Alice e Maria Helena eram tão afinadas, cúmplices e solidárias que
diziam menstruar juntas. O casal vivia um amor simbiótico, como se
um ser indivisível fosse. Mesmo em corpos diferentes, suas almas
se confundiam num grude só.
Gostavam dos mesmos gostos, tremiam pelos mesmos medos, cantavam
as mesmas músicas, dançavam os mesmos ritmos, rezavam pelos mesmos
santos, liam os mesmos livros, bebiam dos mesmos copos, torciam
pelo mesmo time, comungavam das mesmas opiniões, esbaldavam-se das
mesmas delícias, gozavam o mesmo gozo.
Quando choravam, choravam as duas. Quando riam, riam na mesma hora.
Não divergiam, não discutiam, não discordavam. A harmonia era soberana,
na bonança e na tristeza, no tufão e na calmaria, no tesão e na doença.

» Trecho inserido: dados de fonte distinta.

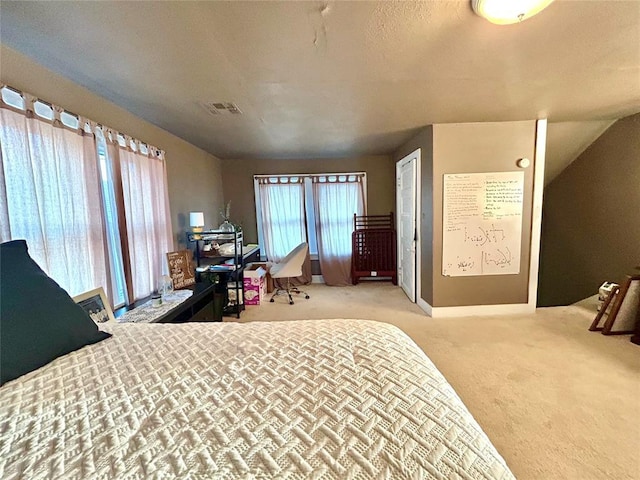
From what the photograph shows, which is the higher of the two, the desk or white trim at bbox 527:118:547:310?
white trim at bbox 527:118:547:310

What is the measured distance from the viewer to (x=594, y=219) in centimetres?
347

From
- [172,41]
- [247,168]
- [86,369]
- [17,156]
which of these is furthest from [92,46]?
[247,168]

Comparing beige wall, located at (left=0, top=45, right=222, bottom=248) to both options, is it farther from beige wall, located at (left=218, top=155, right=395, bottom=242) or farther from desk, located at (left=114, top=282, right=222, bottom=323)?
desk, located at (left=114, top=282, right=222, bottom=323)

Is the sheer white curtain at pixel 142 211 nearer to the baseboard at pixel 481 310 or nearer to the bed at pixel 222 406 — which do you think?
the bed at pixel 222 406

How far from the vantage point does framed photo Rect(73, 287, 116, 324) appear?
166 cm

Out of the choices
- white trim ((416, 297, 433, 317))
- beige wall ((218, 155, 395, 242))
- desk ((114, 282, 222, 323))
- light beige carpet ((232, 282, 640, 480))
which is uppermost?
beige wall ((218, 155, 395, 242))

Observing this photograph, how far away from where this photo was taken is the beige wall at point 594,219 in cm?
300

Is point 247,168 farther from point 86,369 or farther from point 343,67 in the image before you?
point 86,369

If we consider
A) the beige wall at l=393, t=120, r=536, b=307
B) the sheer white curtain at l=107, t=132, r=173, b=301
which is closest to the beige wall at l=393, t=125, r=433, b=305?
the beige wall at l=393, t=120, r=536, b=307

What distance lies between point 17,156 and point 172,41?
1.05 metres

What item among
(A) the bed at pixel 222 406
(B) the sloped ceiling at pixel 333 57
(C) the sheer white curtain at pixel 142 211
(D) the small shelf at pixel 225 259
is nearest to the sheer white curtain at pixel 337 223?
(D) the small shelf at pixel 225 259

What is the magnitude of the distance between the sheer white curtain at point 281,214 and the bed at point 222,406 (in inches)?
145

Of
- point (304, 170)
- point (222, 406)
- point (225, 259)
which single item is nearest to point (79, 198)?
point (222, 406)

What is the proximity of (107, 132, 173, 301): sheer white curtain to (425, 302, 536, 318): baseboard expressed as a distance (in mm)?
3166
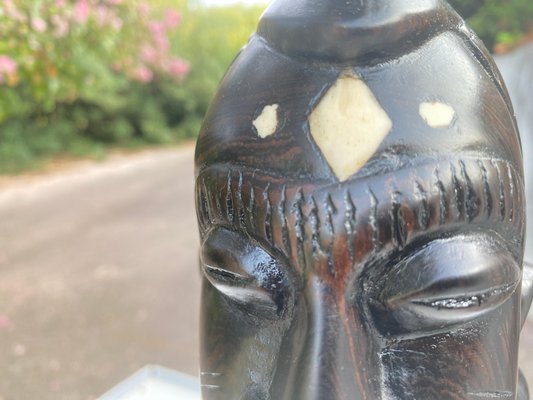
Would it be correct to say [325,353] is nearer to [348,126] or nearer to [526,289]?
[348,126]

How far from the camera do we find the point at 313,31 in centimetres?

Quando sentiam dor de cabeça dividiam as aspirinas. Xingavam pela topada
da outra, espirravam em dueto, tossiam em raro sincronismo.
Até TPM repartiam, com humores alterados, dores somatizadas, fantasmas
compartilhados. Não adotaram bebê por opção. Não entregariam um de seus
úteros aos avanços da ciência por convicção. Egoístas, não se enxergavam
amando mais do que a si próprias.
Até que chegou Violeta, filha de uma prima distante de Maria Helena, viúva
recém falecida, deixando a filha de 18 anos só e sem chão. Alice e Maria Helena
não hesitaram em acolhê-la. E foi Violeta morar com elas. Menina já mulher,
iluminada e especial, cativante e esplendorosa, meio tímida, meio
atirada, meio anjo, meio diabo.
Certa noite, partilhando da mesma insônia de Maria Helena, Alice puxou
o assunto.
- Amor, tenho que te contar uma coisa. É papo brabo.
- Diz logo, mulher...
- Essa menina Violeta, sei não, Maria, essa convivência de repente
está mexendo comigo. Nunca imaginei que isso fosse acontecer com
a gente. Ela me tira do sério, me dá queimação no peito, que desce pelas
pernas.
- Não me diga que está se apaixonando por ela, Alice?
- Como você percebeu?
- Porque também estou, querida. Completamente. É coisa forte e
perturbadora.
Antes que o sol nascesse, Alice e Maria Helena foram ao quarto ao lado.
E fitaram Violeta nua, semi embrulhada nos lençóis, cabelos castanhos
emaranhados sobre o rosto, pernas abertas fazendo um quatro, mão sobre
a relva do sexo exposto, provocando um ligeiro movimento pélvico
ritmado por delicados suspiros. Sinal de que boa coisa ali se sonhava.
Alice e Marie Helena assistiram ao ressonar de Violeta, abraçadas,
pulsantes e desejosas de que aquilo não acabasse nunca.
Mas eis que Violeta acorda de supetão. Senta-se na cama, tira os cabelos
do rosto, e descortina os seios em riste.
A menina ronrona com sua pureza maldosa.
- Alice, Maria Helena… posso dormir com vocês? Estou tendo sonhos
estranhos…
E assim inauguraram as três uma vida de amor puro e intenso.
Passaram a dividir cama, mesa, banho e óbvias gostosuras.
Riam, se divertiam, faziam-se de gato e sapato, dormiam abraçadinhas,
preparavam comidinhas, assistiam a séries, saiam para dançar, passear,
tomar chope no botequim. Tinham planos para o futuro,
casa de campo, viagem à Europa, um filho para as três, talvez,
por que não? Três barrigas, era só escolher.
Mas um dia Violeta não chegou.
Mesa posta para três, um silêncio foi servido na hora do jantar.
Meia noite, noite e meia, madrugada, sol nascendo. Da janela,
quatro olhos desassossegados entre persianas trêmulas e respirações
suspensas, avistam um carro na entrada do edifício. Violeta exuberante,
vestido esvoaçante, cabelos desajeitados, sandálias de salto na mão,
sorriso de quero mais, se despede de um vulto alto e forte,
supostamente bonitão. Um beijo eterno e contundente,
um facada em dois corações.
Naquele instante flagrante, Alice e Maria Helena experimentaram, mais do
que nunca, a perfeição suprema da mais pura sintonia. Quatro orelhas
arderam, quatro pernas bambearam no mesmo chão que se abria.
Duas gargantas, um nó. Um soco no peito que é um só.
Pela primeira vez na vida, conheceram o ciúme. De corroer os estômagos
siameses, suar as mãos entrelaçadas, soluçar em jogral.
Nos corações gêmeos e nos rostos parelhos, a mesma dor da traição.